I need to filter results by columns in campaigns table (e.g. WHERE campaigns.date > '2014-05-01')
I have tried following approach:
SELECT channel_type, COUNT(*) cnt,
(SELECT SUM(budget) FROM budgets WHERE budgets.campaign_id = campaigns.id))
as budget
FROM campaigns
WHERE campaigns.date >= 'some-value'
AND [more conditions]
GROUP BY campaigns.channel_type
But this of course fails miserably because of GROUP i am getting only first campaigns.id result for channel_type.
Any tips (and solution) would be really appreciated!
TIA
Get the total budget from budgets table using GROUP BY campain_id. It will be subquery. Name it. For example, A.
Now get the total id counts from campains using GROUP BY channel_type and WHERE date>='some-value'.

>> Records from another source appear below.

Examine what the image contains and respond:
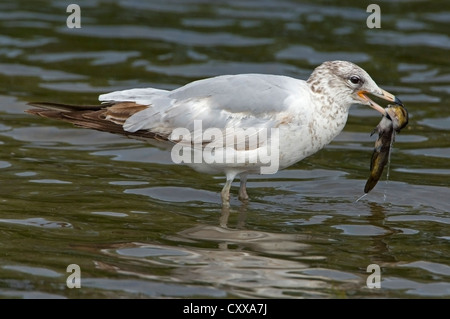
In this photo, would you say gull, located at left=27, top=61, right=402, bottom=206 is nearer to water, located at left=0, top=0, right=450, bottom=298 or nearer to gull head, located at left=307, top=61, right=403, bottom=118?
gull head, located at left=307, top=61, right=403, bottom=118

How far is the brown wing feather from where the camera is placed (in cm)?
832

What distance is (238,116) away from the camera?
8109mm

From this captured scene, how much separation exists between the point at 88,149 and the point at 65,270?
405 centimetres

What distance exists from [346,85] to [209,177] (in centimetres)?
201

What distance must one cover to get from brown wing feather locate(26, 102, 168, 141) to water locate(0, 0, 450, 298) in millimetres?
663

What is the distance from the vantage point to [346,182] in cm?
943

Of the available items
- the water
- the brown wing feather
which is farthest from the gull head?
the brown wing feather

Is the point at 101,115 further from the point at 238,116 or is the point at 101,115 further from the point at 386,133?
the point at 386,133

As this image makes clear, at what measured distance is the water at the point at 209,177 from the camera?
22.0 feet

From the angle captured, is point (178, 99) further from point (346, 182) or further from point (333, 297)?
point (333, 297)

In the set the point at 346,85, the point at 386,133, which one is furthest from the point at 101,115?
the point at 386,133

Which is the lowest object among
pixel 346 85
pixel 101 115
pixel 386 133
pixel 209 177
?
pixel 209 177

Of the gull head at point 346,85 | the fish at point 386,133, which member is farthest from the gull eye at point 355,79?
the fish at point 386,133

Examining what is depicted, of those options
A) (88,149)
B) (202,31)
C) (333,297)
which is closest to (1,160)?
(88,149)
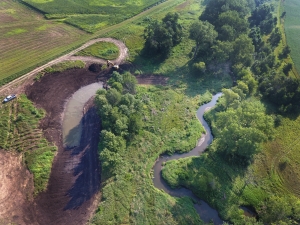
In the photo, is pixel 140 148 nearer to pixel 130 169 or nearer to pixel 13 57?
pixel 130 169

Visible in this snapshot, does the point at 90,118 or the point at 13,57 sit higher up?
the point at 13,57

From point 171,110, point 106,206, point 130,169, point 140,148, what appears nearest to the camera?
point 106,206

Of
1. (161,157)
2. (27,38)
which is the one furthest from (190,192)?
(27,38)

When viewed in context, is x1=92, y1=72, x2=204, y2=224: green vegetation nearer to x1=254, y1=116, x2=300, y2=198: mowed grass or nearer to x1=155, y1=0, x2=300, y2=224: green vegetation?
x1=155, y1=0, x2=300, y2=224: green vegetation

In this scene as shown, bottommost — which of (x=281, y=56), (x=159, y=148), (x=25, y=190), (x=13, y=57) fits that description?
(x=25, y=190)

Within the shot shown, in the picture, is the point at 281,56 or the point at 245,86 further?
the point at 281,56

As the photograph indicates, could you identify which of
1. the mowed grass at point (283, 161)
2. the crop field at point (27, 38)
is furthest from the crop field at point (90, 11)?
the mowed grass at point (283, 161)

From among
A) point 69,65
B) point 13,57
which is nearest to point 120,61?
point 69,65
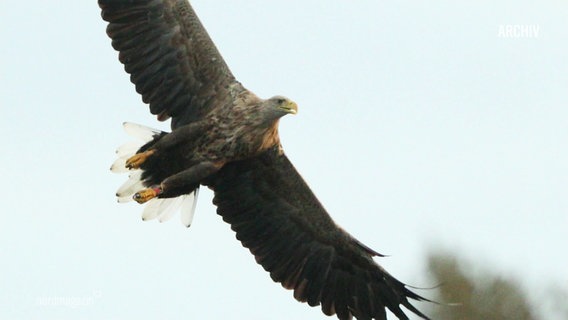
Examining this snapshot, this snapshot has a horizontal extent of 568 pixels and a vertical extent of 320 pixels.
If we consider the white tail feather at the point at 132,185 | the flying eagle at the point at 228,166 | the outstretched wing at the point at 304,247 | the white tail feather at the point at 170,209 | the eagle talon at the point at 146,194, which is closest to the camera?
the flying eagle at the point at 228,166

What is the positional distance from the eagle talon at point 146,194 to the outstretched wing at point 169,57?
69 cm

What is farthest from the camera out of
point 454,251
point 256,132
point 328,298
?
point 454,251

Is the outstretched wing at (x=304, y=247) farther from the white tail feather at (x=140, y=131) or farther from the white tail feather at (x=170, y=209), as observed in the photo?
the white tail feather at (x=140, y=131)

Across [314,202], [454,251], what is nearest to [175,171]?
[314,202]

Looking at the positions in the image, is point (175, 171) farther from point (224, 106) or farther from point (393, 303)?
point (393, 303)

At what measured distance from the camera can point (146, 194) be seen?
20.5 meters

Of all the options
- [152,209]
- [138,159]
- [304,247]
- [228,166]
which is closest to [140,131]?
[138,159]

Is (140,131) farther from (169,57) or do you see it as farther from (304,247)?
(304,247)

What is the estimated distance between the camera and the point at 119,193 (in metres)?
21.0

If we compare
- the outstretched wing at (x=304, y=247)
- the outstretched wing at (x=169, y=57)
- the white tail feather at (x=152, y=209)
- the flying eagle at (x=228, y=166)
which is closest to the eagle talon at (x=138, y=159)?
the flying eagle at (x=228, y=166)

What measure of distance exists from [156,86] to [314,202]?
83.3 inches

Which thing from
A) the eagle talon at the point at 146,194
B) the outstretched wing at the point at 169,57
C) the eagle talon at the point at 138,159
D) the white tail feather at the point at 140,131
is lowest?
the eagle talon at the point at 146,194

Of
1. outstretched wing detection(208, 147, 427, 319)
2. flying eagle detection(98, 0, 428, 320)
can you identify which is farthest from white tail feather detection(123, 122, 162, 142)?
outstretched wing detection(208, 147, 427, 319)

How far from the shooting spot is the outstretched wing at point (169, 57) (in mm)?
20438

Use step 2 and 1(the subquery will act as table) in the final query and you will get the results.
You can post schema and then I can check.
I think this should work :
SELECT channel_type, COUNT(*) cnt,
(SELECT SUM(t2.budget) FROM budgets t2 WHERE t2.campaign_id IN (
SELECT t3.id FROM campaigns t3 WHERE t3.channel_type = t1.channel_type))
AS budget
FROM campaigns t1
WHERE t1.date >= 'some-value'
AND [more conditions]
GROUP BY t1.channel_type
see this fiddle
I've found working solution.
Here's working query:
SELECT SUM(budget) as budget, COUNT(*) as count FROM
(SELECT * FROM campaigns WHERE [conditions]) AS found_campaigns
LEFT JOIN budgets ON budgets.campaign_id = found_campaigns.id
GROUP BY channel_type

generate index columns for "ORDER BY x, y"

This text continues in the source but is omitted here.